# [Scraped caption text data]
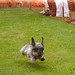 Ears Flying, Dachshund Races - Berlin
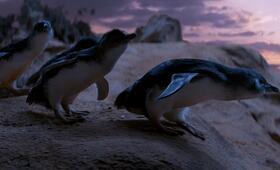 Oddball - Retter der Pinguine - Bild 1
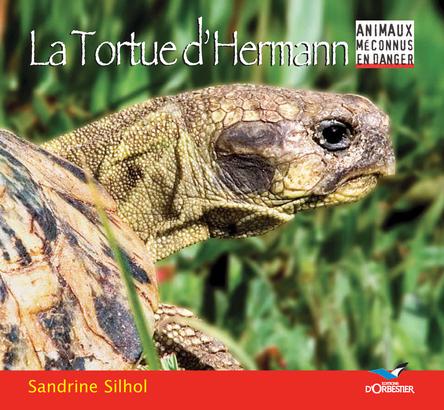 La Tortue d'Hermann | Sandrine Silhol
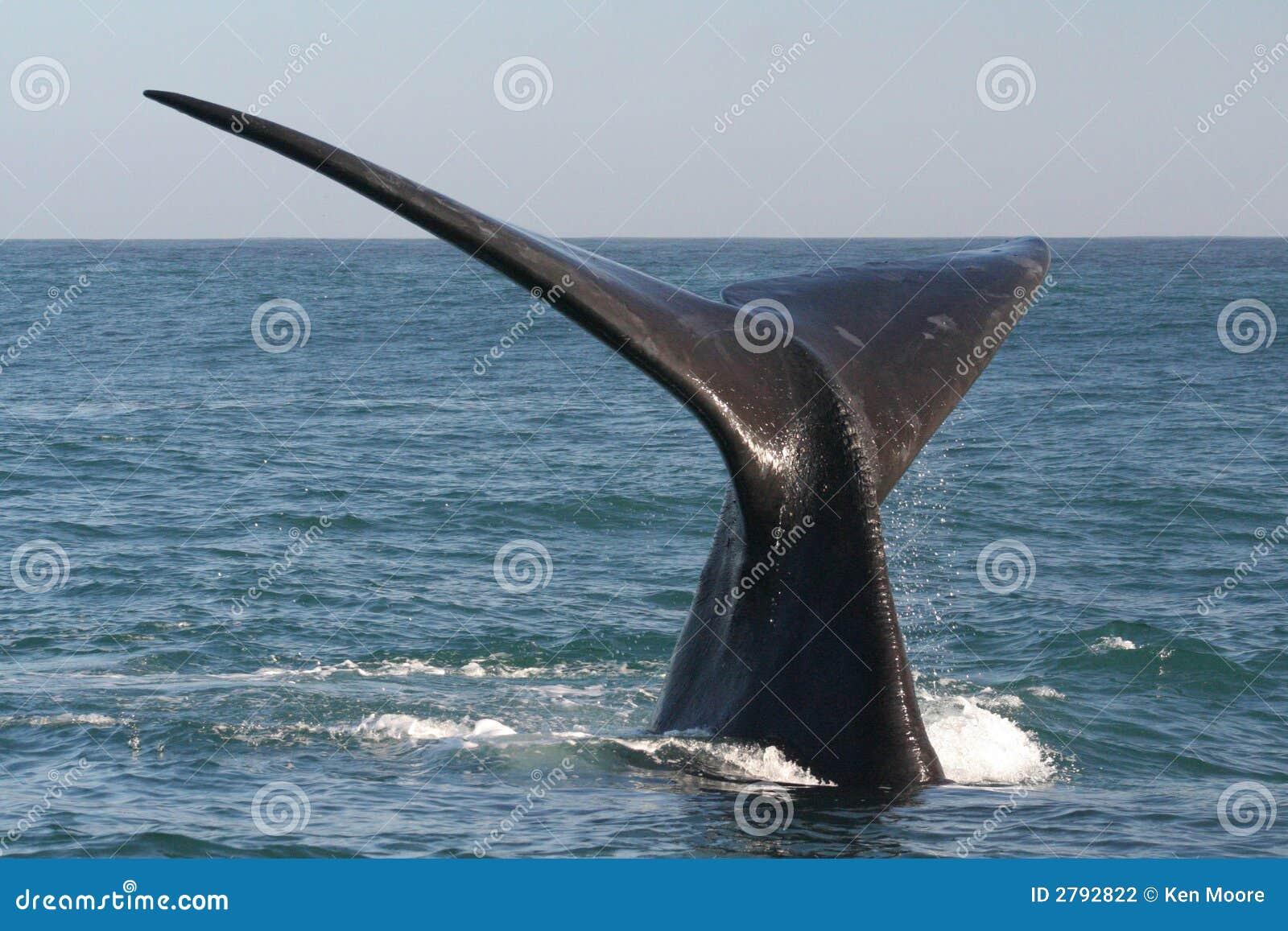 Arrière méridional de baleine droite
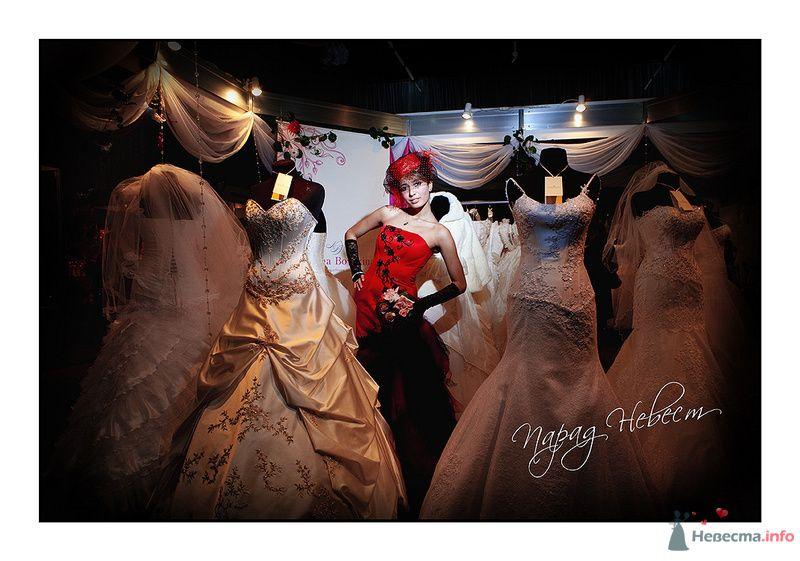 Фото 79182 в коллекции Парад Невест II - Фотостудия Александра Деменева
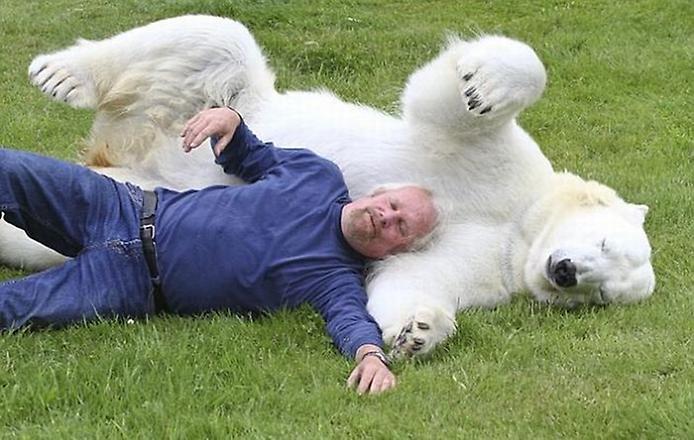 Man_Polar_Bear_2 (694x440, 57Kb)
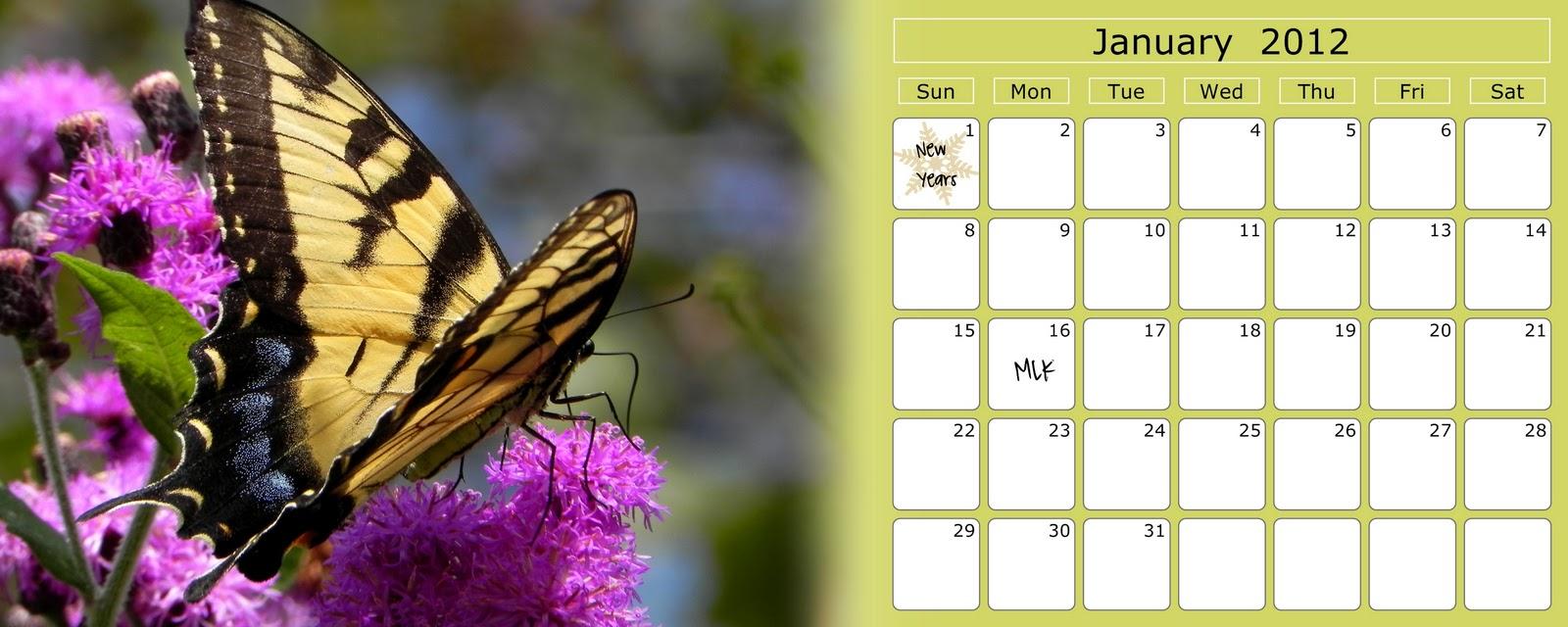 Power Of The Flower Butterfly Desk Calendar 2012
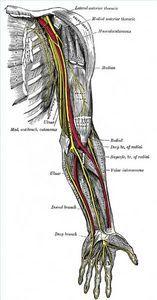 Natural Treatments for Peripheral Neuropathy thumbnail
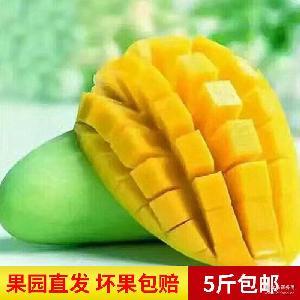越南进口新鲜水果香芒 绿色芒果5斤净果微商货源 果农代发 包邮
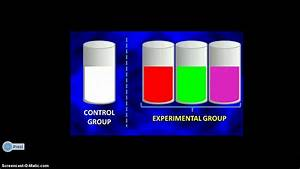 UNDERSTANDING A CONTROLLED EXPERIMENT - YouTube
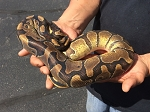 BALL PYTHON - ENCHI, MALE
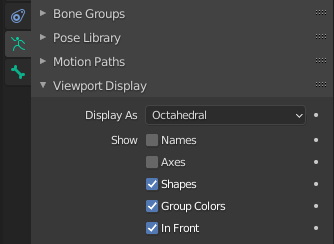 a screenshot showing which boxes to check in the viewport display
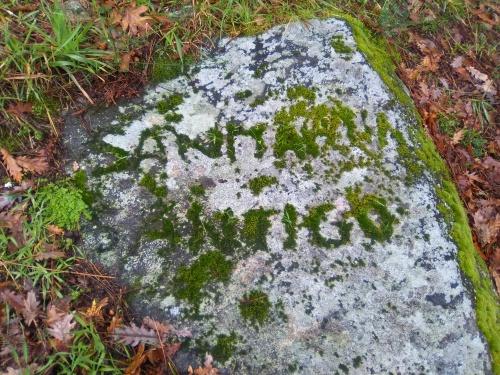 Pedra con brións a carón das estruturas descubertas do castro.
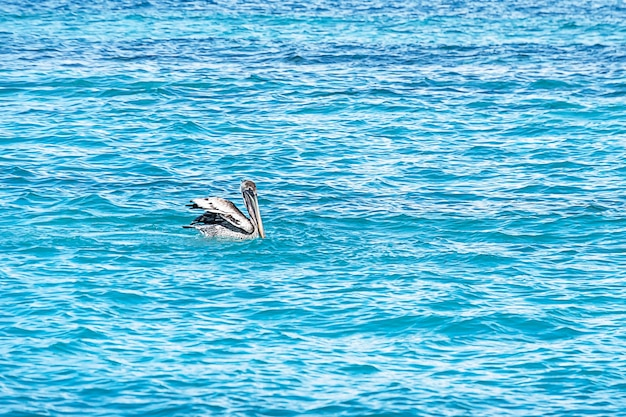 大きなカッショクペリカンは、カリブ海の青いターコイズブルーの海に沿って泳ぎます。夏のジューシーな海の景色。キューバ。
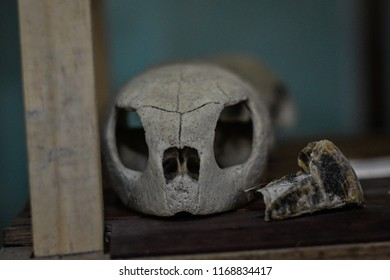 Underwater Skull Stock Photos, Images & Photography
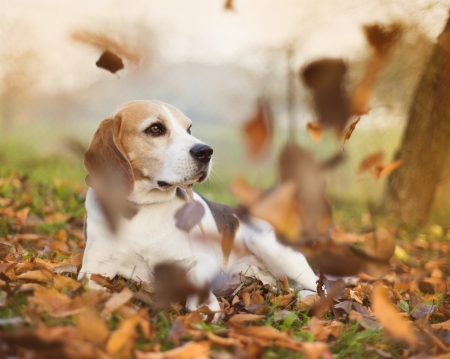 Beagle dog portrait laying down in autumn leaves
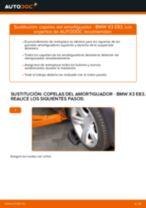 Tutorial de reparación y mantenimiento de BMW X3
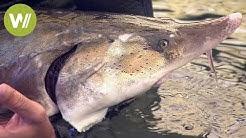 Stör-Fischerei im Iran - Die Jagd auf den teuersten Kaviar der Welt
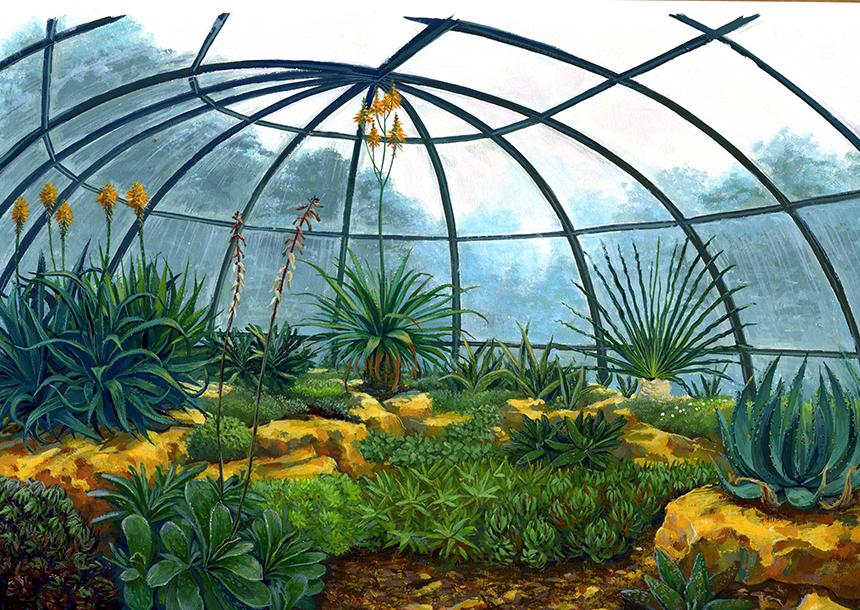 Illustration plantes d'Afrique du Sud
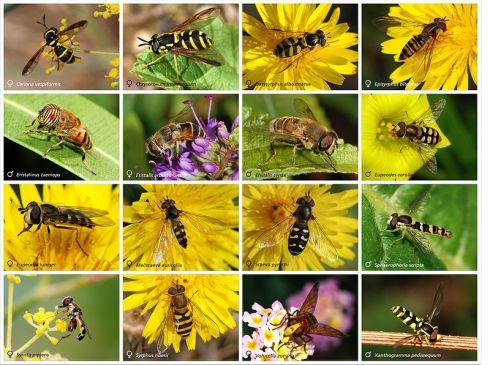 Larva Hoverflies, adalah insektivora dan memangsa kutu daun, thrips dan serangga penghisap tanaman lainnya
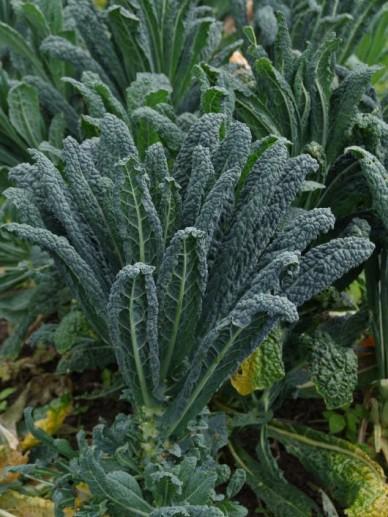 Brassica oleracea 'Nero di Toscane' - Tocaanse palmkool , Zwarte bladkool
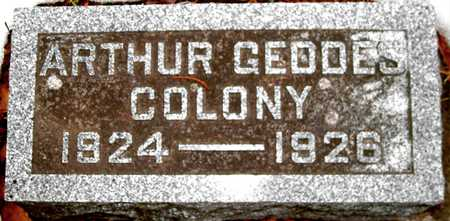 COLONY, ARTHUR GEDDES - Johnson County, Iowa | ARTHUR GEDDES COLONY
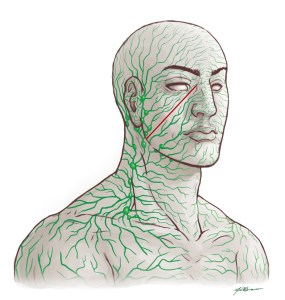 Lymphatics in the Head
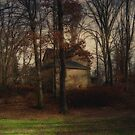 House in the woods by Judi Taylor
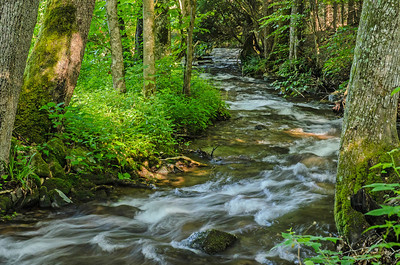 Abrams Creek rushes through Cades Cove
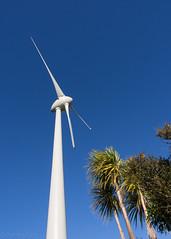 Day 184 Wind Turbine (hmxhm) Tags: newzealand nature olympus wellington aotearoa windturbine zealandia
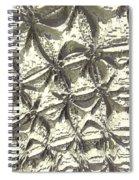 Fractal Wall Spiral Notebook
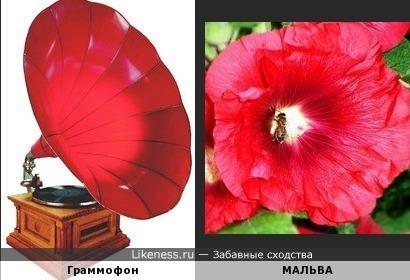 Цветы мальвы и граммофон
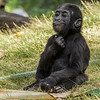 15 MONTH OLD MALE BABY GORILLA, DENNY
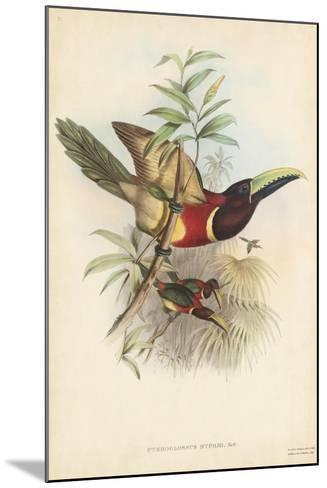 Tropical Toucans III-John Gould-Mounted Art Print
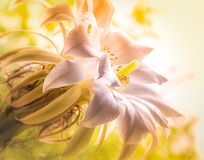 Large white cactus flower. On a blurred yellow background stock photography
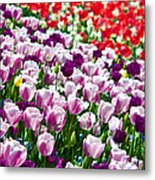 Tulips Field Metal Print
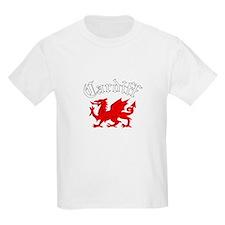Cardiff, Wales T-Shirt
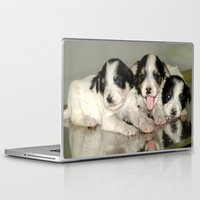 puppies Laptop & iPad Skins featuring Three Puppies by Premium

# [WORK ORDER]
Copy word for word the lines above, starting at the line containing "Power Of The" and ending at the line containing "Larva Hoverflies, adalah", inclusive, with no pictures.

# [RESPONSE FOR THIS EXERCISE]
 Power Of The Flower Butterfly Desk Calendar 2012
 Natural Treatments for Peripheral Neuropathy thumbnail
越南进口新鲜水果香芒 绿色芒果5斤净果微商货源 果农代发 包邮
 UNDERSTANDING A CONTROLLED EXPERIMENT - YouTube
 BALL PYTHON - ENCHI, MALE
 a screenshot showing which boxes to check in the viewport display
 Pedra con brións a carón das estruturas descubertas do castro.
 大きなカッショクペリカンは、カリブ海の青いターコイズブルーの海に沿って泳ぎます。夏のジューシーな海の景色。キューバ。
 Underwater Skull Stock Photos, Images & Photography
 Beagle dog portrait laying down in autumn leaves
 Tutorial de reparación y mantenimiento de BMW X3
 Stör-Fischerei im Iran - Die Jagd auf den teuersten Kaviar der Welt
 Illustration plantes d'Afrique du Sud
 Larva Hoverflies, adalah insektivora dan memangsa kutu daun, thrips dan serangga penghisap tanaman lainnya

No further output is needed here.